We know now which parameters we should use with each classifier to obtain the best performance possible.

It seems like our Gaussian Naive Bayes classifier performs best, so we will go with this one.

In [26]:
from sklearn.metrics import accuracy_score

score_list = []

scaler = MinMaxScaler()
select = SelectKBest()
gnb = GaussianNB()

steps = [('scaler', scaler),
         ('feature_select', select),
         ('classifier', gnb)]

param_grid = {'feature_select__k': range(1,17)}
sss = StratifiedShuffleSplit(100, test_size=0.3, random_state = 0)
pipe = Pipeline(steps)
gs = GridSearchCV(pipe, param_grid, cv=sss, scoring='f1')

gs.fit(features_train, labels_train)
clf = gs.best_estimator_

test_classifier(clf, my_dataset, features_list)
Pipeline(steps=[('scaler', MinMaxScaler(copy=True, feature_range=(0, 1))), ('feature_select', SelectKBest(k=11, score_func=<function f_classif at 0x115d8d1e0>)), ('classifier', GaussianNB(priors=None))])
	Accuracy: 0.84800	Precision: 0.40979	Recall: 0.31800	F1: 0.35811	F2: 0.33291
	Total predictions: 15000	True positives:  636	False positives:  916	False negatives: 1364	True negatives: 12084

Dumping the classifier, dataset and feature_list

In [27]:
from tester import dump_classifier_and_data

dump_classifier_and_data(clf, my_dataset, features_list)

Conclusions

We need to keep in mind that we dealt with a small, unbalanced dataset (an overwhelming majority of the dataset is comprised of non-POIs). This should make us cautious of our conclusions.

Still, now we have a classifier that can help us identify POIs. Basically, we have a 84.8% chance that a person identified as a POI by the classifier is actually a POI, and 1 chance out of 3 of catching a POI.

These scores are still pretty low. This analysis focused on financial data, but we also have a huge corpus of emails at our disposal. Analyzing this corpus to uncover patterns would at least help, and probably give us more material to detect and correctly flag POIs.
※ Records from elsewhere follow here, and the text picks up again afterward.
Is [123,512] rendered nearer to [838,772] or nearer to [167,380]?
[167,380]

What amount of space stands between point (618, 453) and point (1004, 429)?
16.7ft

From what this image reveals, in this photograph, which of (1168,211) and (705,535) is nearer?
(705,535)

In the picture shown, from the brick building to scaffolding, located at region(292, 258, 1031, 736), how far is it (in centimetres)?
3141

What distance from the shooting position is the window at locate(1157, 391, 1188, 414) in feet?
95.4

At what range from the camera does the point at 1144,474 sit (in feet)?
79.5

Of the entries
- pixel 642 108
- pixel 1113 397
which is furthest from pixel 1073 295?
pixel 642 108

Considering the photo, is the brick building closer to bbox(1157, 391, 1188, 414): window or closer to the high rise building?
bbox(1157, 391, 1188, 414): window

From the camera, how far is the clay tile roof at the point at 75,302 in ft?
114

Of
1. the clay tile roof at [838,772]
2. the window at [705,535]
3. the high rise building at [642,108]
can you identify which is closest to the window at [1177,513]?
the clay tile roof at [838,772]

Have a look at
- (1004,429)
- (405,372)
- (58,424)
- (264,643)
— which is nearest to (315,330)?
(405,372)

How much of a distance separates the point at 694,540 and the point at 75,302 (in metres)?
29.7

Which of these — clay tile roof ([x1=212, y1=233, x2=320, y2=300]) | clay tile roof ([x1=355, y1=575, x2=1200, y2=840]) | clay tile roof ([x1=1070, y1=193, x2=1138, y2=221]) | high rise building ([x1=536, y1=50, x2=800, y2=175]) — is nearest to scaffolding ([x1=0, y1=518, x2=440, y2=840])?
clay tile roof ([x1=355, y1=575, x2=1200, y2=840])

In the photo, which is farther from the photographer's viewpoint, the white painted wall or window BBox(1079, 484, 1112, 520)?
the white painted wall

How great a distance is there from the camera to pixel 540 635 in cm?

Another possible approach would be to use deep learning. Maybe this would help reveal associations we didn't think about.

Possible improvements

  • There are other outliers that could be removed:
    • There's an observation that has no non NaN values
    • There's an observation that isn't a real person
  • Features like from_poi_to_this_person and from_this_person_to_poi, shared_receipt_with_poi can potentially create a data leakage (the creation of unexpected additional information in the training data, allowing a model or machine learning algorithm to make unrealistically good predictions). This can hamper the model's ability to generalize on unseen data and can give the false effect that the model performs really well. These features contain information that is used to create the feature, while also containing information about the target (POI/Non-POI).